The other type of valuable customer preference data is where data is extracted from another source on a user's computer. For example, if you're a music or entertainment site, you can build tools that directly extract what's in a user's iTunes directory, then store that data in a customer preference table. If the users want your content, they will give you consent to use this data on their behalf. Not every application is quite so straightforward but consider finding the places where your consumers store information you might find valuable, then ask for permission to link to that data by creating a compelling proposition around the use of that data.


6. Deliverability Data – This data includes campaign level data, IP-specific data and third party data from monitoring companies. While these tools will not necessarily help you at the individual consumer level (except for hard bounce data, of course), they can provide you great insight as to how individual ISPs are treating your data. After all, a message never delivered to the inbox is a lost opportunity to communicate with your consumers. The deliverability world can be a dark and mysterious place – make sure you have the tools that help you to decode the riddles.


For brands with either a limited product offering, limited access to data or simply a bad relationship with IT and/or the web team, deliverability data would be higher on this list – it's a data element you can control. For organizations that are sending on shared IPs this data is not that valuable...and if you've read this far and have shared IPs...congratulations.


7. External Data – The last category of data is compiled third party data providers.


Compiled data is – essentially – a conversation that is reported by a third party. Reported conversations by third parties are not nearly as valuable as conversations you have directly ("first party" conversations) with consumers. Like many third party conversations, you can have a problem with accuracy. Plus, more does not always equal better – having too many extra data variables can seem valuable but it often a distraction/crutch from getting at your consumer-driven internal data.


Here's a harsh reality of email – it's cheap.
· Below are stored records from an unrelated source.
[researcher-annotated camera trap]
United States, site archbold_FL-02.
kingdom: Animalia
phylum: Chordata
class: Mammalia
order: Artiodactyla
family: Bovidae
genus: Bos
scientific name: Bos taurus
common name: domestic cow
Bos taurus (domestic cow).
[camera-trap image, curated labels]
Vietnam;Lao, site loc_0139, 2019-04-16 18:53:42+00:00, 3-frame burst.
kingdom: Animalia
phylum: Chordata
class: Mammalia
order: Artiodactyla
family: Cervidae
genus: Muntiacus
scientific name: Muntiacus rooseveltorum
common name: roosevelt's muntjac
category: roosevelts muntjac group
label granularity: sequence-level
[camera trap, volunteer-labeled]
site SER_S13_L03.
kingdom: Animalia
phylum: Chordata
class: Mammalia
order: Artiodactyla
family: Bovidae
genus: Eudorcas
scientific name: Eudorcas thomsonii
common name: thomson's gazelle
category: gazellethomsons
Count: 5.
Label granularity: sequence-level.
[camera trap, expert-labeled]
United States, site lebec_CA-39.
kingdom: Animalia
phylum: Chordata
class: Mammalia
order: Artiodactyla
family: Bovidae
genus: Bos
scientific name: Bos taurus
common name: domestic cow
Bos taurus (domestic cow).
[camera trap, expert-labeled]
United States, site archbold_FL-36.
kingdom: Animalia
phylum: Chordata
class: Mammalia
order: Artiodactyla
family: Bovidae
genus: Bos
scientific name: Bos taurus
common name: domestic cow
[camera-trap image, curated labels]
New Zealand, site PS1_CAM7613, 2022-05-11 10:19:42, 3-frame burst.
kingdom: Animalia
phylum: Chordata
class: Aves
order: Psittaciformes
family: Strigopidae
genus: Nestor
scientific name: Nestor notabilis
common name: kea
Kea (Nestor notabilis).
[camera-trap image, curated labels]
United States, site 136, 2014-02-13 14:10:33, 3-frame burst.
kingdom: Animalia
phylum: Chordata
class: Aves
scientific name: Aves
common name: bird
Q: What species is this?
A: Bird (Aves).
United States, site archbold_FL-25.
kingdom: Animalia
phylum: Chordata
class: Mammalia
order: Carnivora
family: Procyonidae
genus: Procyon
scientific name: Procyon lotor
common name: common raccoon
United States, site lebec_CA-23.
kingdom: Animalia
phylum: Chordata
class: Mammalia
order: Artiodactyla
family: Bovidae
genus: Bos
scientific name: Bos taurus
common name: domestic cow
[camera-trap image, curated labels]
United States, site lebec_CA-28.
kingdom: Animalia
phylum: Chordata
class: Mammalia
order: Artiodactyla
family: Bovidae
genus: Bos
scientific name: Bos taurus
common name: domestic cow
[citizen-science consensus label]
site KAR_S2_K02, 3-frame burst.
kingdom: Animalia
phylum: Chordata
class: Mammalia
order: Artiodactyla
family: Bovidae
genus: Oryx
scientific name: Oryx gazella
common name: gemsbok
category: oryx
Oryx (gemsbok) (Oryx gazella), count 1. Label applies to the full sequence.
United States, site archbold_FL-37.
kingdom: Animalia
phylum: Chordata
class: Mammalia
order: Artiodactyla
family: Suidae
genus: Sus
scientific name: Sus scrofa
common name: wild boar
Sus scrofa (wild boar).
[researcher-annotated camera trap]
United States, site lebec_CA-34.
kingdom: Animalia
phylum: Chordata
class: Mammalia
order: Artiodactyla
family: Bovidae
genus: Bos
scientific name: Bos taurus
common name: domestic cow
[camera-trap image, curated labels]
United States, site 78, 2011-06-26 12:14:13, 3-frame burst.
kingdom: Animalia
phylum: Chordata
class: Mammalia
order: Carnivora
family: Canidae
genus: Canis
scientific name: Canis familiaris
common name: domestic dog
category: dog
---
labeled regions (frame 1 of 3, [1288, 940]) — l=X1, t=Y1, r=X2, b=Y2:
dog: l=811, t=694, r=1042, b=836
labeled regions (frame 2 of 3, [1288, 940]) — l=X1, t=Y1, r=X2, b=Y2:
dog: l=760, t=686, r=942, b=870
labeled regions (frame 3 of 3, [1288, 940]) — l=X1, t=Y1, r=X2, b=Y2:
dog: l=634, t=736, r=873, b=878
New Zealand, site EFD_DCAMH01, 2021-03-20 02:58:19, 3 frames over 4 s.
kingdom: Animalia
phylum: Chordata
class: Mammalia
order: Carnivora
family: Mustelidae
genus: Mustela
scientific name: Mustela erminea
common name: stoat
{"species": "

Which means that you can send much, much deeper into your file before becoming unprofitable. Much of the value of external is built around understanding more about your consumer so you can send fewer direct marketing pieces (aka – segmentation.) Since email has such a light cost burden – and the fact that external data can be expensive – external data can cost more than it delivers in value. If you're regularly sending discovery emails, your customers will tell your from your actions both what they want and how valuable they find your program.


I've tried multiple times to make compiled data work in my email programs...but its value pales in comparison to the rich and valuable data I can "compile" myself from web, email click data and profiling data I build up over time. Once you've full mined your own data, then go out and try to find the external data elements that work for you. It can add value...just not as much as what you have internally. On the other hand, it's easy data to gather- especially valuable if your relationship with IT and/or the web team not good and your internal politics resembles an episode of Game of Thrones.


As email/digital marketers, you have a gold-mine of data at your fingertips. Getting at this data is can be difficult. Working with links and data tables can be daunting. SQL can be scary. But if you're looking for the most valuable data you can possibly find, make the choice to go mining for gold!